- **GOAL**:
What follows is a set of records; restate each one word for word and drop the pictures.

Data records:
----

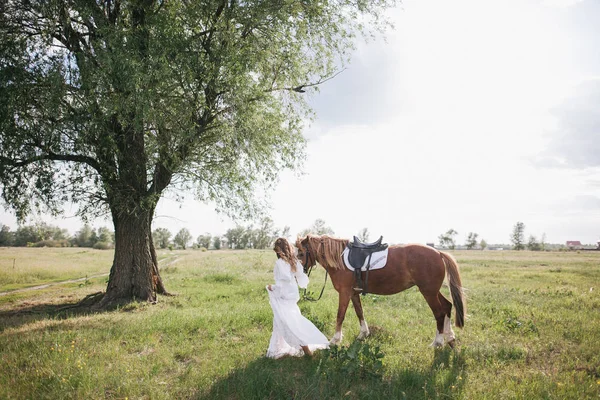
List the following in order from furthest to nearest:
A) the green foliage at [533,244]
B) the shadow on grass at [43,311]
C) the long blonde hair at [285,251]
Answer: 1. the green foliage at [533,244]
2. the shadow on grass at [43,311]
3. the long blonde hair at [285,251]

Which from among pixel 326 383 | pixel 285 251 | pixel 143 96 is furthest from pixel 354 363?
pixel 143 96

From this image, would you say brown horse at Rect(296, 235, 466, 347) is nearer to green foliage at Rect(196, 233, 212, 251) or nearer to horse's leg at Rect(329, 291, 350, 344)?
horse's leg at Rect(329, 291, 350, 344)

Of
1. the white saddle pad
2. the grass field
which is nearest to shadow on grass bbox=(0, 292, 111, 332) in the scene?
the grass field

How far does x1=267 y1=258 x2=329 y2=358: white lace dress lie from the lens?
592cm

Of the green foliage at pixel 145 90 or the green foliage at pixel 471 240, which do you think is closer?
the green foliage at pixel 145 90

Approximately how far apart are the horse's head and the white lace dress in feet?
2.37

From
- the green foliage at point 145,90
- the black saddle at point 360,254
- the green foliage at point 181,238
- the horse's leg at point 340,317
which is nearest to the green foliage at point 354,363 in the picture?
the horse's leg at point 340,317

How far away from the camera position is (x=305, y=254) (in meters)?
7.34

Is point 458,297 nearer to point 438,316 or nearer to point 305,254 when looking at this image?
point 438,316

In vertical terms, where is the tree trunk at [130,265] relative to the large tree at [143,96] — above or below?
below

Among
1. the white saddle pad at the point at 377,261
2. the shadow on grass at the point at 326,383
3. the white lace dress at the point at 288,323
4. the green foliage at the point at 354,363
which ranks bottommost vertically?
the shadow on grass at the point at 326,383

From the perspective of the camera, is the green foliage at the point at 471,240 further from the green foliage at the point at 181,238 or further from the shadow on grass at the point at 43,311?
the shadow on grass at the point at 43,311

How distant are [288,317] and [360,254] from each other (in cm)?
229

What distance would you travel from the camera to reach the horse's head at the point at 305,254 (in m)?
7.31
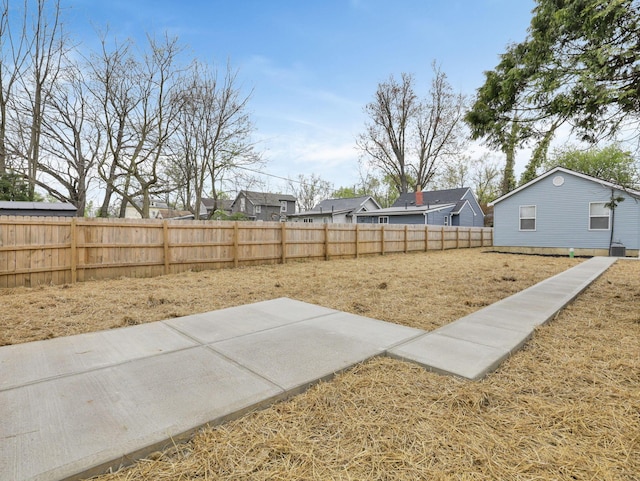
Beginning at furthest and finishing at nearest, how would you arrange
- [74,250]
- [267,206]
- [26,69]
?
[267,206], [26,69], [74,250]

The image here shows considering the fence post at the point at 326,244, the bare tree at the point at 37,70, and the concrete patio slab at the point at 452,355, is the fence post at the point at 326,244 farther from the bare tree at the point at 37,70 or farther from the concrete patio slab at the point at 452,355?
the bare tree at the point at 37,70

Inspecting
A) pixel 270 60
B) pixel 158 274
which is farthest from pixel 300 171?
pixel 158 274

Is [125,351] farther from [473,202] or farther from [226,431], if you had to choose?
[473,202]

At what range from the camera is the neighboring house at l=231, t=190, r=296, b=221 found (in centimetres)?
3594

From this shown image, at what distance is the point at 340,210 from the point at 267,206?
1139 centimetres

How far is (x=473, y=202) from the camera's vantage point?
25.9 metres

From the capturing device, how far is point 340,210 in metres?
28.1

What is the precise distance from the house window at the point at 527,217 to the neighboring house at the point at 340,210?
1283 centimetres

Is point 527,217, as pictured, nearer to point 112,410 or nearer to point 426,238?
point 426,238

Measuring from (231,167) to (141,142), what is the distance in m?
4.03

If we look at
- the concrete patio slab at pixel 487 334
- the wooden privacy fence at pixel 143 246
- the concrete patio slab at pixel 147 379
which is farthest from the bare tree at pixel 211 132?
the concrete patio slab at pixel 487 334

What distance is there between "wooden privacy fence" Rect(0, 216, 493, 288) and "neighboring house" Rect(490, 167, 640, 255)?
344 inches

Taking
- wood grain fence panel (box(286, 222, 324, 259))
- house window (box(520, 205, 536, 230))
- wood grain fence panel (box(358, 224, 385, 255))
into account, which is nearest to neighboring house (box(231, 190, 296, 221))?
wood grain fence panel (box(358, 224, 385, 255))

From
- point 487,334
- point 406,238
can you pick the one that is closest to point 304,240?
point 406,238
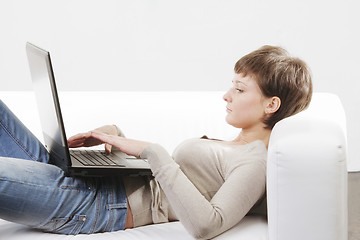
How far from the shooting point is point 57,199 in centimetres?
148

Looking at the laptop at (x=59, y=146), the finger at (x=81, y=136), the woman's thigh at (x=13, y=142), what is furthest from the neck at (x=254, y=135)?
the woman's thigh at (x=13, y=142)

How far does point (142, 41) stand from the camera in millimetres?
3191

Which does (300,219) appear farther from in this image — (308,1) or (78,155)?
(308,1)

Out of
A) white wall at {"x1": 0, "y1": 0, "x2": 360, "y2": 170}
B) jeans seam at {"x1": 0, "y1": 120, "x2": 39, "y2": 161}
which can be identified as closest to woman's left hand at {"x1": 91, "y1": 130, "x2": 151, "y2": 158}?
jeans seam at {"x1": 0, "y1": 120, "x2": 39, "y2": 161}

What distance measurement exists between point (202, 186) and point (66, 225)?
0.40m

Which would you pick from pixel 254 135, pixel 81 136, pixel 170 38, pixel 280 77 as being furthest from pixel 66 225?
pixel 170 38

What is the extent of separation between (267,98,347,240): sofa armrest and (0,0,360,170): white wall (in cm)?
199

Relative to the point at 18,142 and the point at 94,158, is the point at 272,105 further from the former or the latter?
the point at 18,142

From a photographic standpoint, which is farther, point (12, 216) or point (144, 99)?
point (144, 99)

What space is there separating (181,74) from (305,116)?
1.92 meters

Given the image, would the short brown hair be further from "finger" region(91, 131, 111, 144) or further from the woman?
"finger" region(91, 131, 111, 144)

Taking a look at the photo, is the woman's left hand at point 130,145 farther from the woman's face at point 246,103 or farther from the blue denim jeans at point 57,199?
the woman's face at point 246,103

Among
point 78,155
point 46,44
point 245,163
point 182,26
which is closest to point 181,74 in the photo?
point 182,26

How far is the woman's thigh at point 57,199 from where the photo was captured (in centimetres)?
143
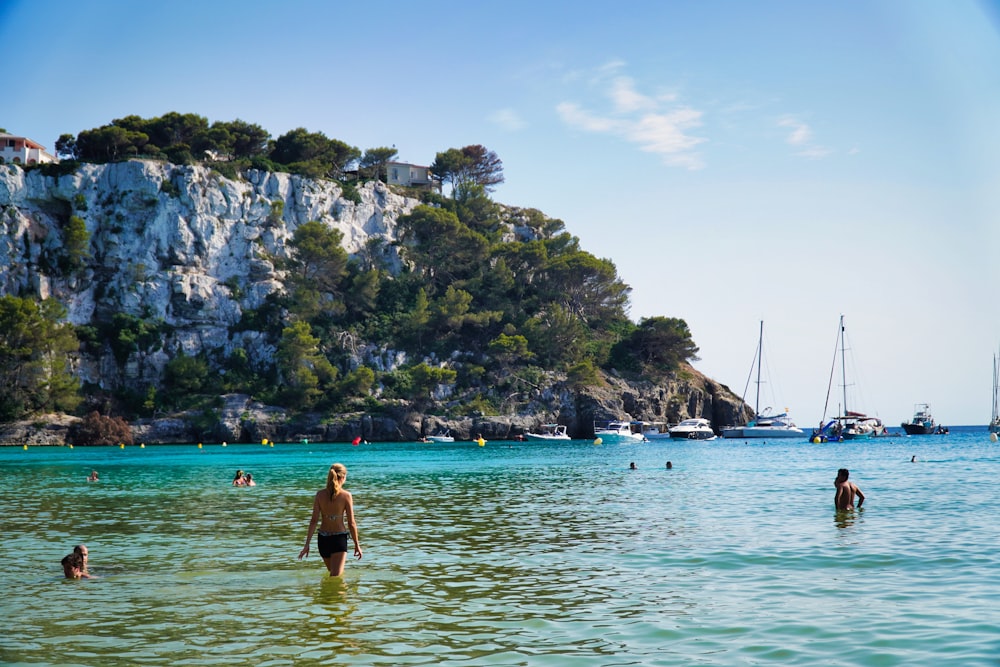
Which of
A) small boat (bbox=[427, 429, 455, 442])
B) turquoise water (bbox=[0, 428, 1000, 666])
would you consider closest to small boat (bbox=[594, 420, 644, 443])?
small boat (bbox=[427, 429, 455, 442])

----

- **WRITTEN SOLUTION**:
List the following in order from furthest to nearest:
A) the green foliage at [533,244]
B) the shadow on grass at [43,311]
C) the long blonde hair at [285,251]
Answer: 1. the green foliage at [533,244]
2. the shadow on grass at [43,311]
3. the long blonde hair at [285,251]

Which from among pixel 326 383 | pixel 285 251 | pixel 143 96 is furthest from pixel 354 363?
pixel 143 96

From this image, would you say brown horse at Rect(296, 235, 466, 347) is nearer to green foliage at Rect(196, 233, 212, 251) or nearer to horse's leg at Rect(329, 291, 350, 344)?
horse's leg at Rect(329, 291, 350, 344)

Of
1. the white saddle pad
2. the grass field
which is nearest to shadow on grass bbox=(0, 292, 111, 332) in the scene?
the grass field

How far does x1=267 y1=258 x2=329 y2=358: white lace dress lie from the lens?
592cm

Of the green foliage at pixel 145 90 or the green foliage at pixel 471 240, which do you think is closer?
the green foliage at pixel 145 90

Approximately how far apart are the horse's head and the white lace dress in feet?
2.37

From
- the green foliage at point 145,90
- the black saddle at point 360,254
- the green foliage at point 181,238
- the horse's leg at point 340,317
which is nearest to the green foliage at point 354,363 in the picture?
the horse's leg at point 340,317

How far away from the camera position is (x=305, y=254) (in meters)?
7.34

Is point 458,297 nearer to point 438,316 or nearer to point 305,254 when looking at this image?
point 438,316

In vertical terms, where is the tree trunk at [130,265] relative to the large tree at [143,96] — above or below?
below

Among
1. the white saddle pad at the point at 377,261
2. the shadow on grass at the point at 326,383
3. the white lace dress at the point at 288,323
4. the green foliage at the point at 354,363
which ranks bottommost vertically?
the shadow on grass at the point at 326,383

From the perspective of the camera, is the green foliage at the point at 471,240 further from the green foliage at the point at 181,238 or further from the shadow on grass at the point at 43,311?
the shadow on grass at the point at 43,311

How distant are [288,317] and [360,254] from each other (in cm)?
229

What distance would you travel from the camera to reach the horse's head at the point at 305,254 (in m)?
7.31
Beginning at furthest and finishing at nearest, how would you arrange
- [74,250]
- [267,206]
- [26,69]
?
[267,206], [26,69], [74,250]

The image here shows considering the fence post at the point at 326,244, the bare tree at the point at 37,70, and the concrete patio slab at the point at 452,355, is the fence post at the point at 326,244 farther from the bare tree at the point at 37,70 or farther from the concrete patio slab at the point at 452,355?
the bare tree at the point at 37,70

Inspecting
A) pixel 270 60
B) pixel 158 274
which is farthest from pixel 300 171?
pixel 158 274

Is [125,351] farther from [473,202] or farther from [226,431], if you had to choose?
[473,202]

At what range from the camera is the neighboring house at l=231, t=190, r=296, b=221 found (in centimetres)?
3594

From this shown image, at what distance is the point at 340,210 from the point at 267,206?
1139 centimetres

How far is (x=473, y=202) from the camera's vantage point?
25.9 metres

From the capturing device, how far is point 340,210 in metres?
28.1

What is the precise distance from the house window at the point at 527,217 to the neighboring house at the point at 340,210?
1283 centimetres

Is point 527,217, as pictured, nearer to point 112,410 or nearer to point 426,238?
point 426,238

Measuring from (231,167) to (141,142), what is the distance in m?
4.03

If we look at
- the concrete patio slab at pixel 487 334
- the wooden privacy fence at pixel 143 246
- the concrete patio slab at pixel 147 379
which is farthest from the bare tree at pixel 211 132?
the concrete patio slab at pixel 487 334

What distance is there between "wooden privacy fence" Rect(0, 216, 493, 288) and "neighboring house" Rect(490, 167, 640, 255)?
344 inches

Taking
- wood grain fence panel (box(286, 222, 324, 259))
- house window (box(520, 205, 536, 230))
- wood grain fence panel (box(358, 224, 385, 255))
into account, which is nearest to neighboring house (box(231, 190, 296, 221))?
wood grain fence panel (box(358, 224, 385, 255))

From
- point 487,334
- point 406,238
can you pick the one that is closest to point 304,240?
point 406,238
How far from the shooting point is point 57,199 in centimetres?
148

Looking at the laptop at (x=59, y=146), the finger at (x=81, y=136), the woman's thigh at (x=13, y=142), what is furthest from the neck at (x=254, y=135)?
the woman's thigh at (x=13, y=142)

How far does point (142, 41) stand from the camera in millimetres?
3191

Which does (300,219) appear farther from in this image — (308,1) or (78,155)?
(308,1)

Out of
A) white wall at {"x1": 0, "y1": 0, "x2": 360, "y2": 170}
B) jeans seam at {"x1": 0, "y1": 120, "x2": 39, "y2": 161}
which can be identified as closest to woman's left hand at {"x1": 91, "y1": 130, "x2": 151, "y2": 158}?
jeans seam at {"x1": 0, "y1": 120, "x2": 39, "y2": 161}

What distance measurement exists between point (202, 186) and point (66, 225)?
0.40m

Which would you pick from pixel 254 135, pixel 81 136, pixel 170 38, pixel 280 77 as being furthest from pixel 66 225?
pixel 170 38

What is the extent of separation between (267,98,347,240): sofa armrest and (0,0,360,170): white wall (in cm)?
199

Relative to the point at 18,142 and the point at 94,158, is the point at 272,105 further from the former or the latter?
the point at 18,142

From a photographic standpoint, which is farther, point (12, 216) or point (144, 99)?
point (144, 99)

What space is there separating (181,74) from (305,116)?
1.92 meters

Given the image, would the short brown hair be further from "finger" region(91, 131, 111, 144) or further from the woman?
"finger" region(91, 131, 111, 144)

Taking a look at the photo, is the woman's left hand at point 130,145 farther from the woman's face at point 246,103 or farther from the blue denim jeans at point 57,199?
the woman's face at point 246,103

Among
point 78,155
point 46,44
point 245,163
point 182,26
which is closest to point 181,74 in the photo?
point 182,26

How far is the woman's thigh at point 57,199 from where the photo was captured (in centimetres)?
143
Which of
A) small boat (bbox=[427, 429, 455, 442])
B) turquoise water (bbox=[0, 428, 1000, 666])
would you consider closest to small boat (bbox=[594, 420, 644, 443])?
small boat (bbox=[427, 429, 455, 442])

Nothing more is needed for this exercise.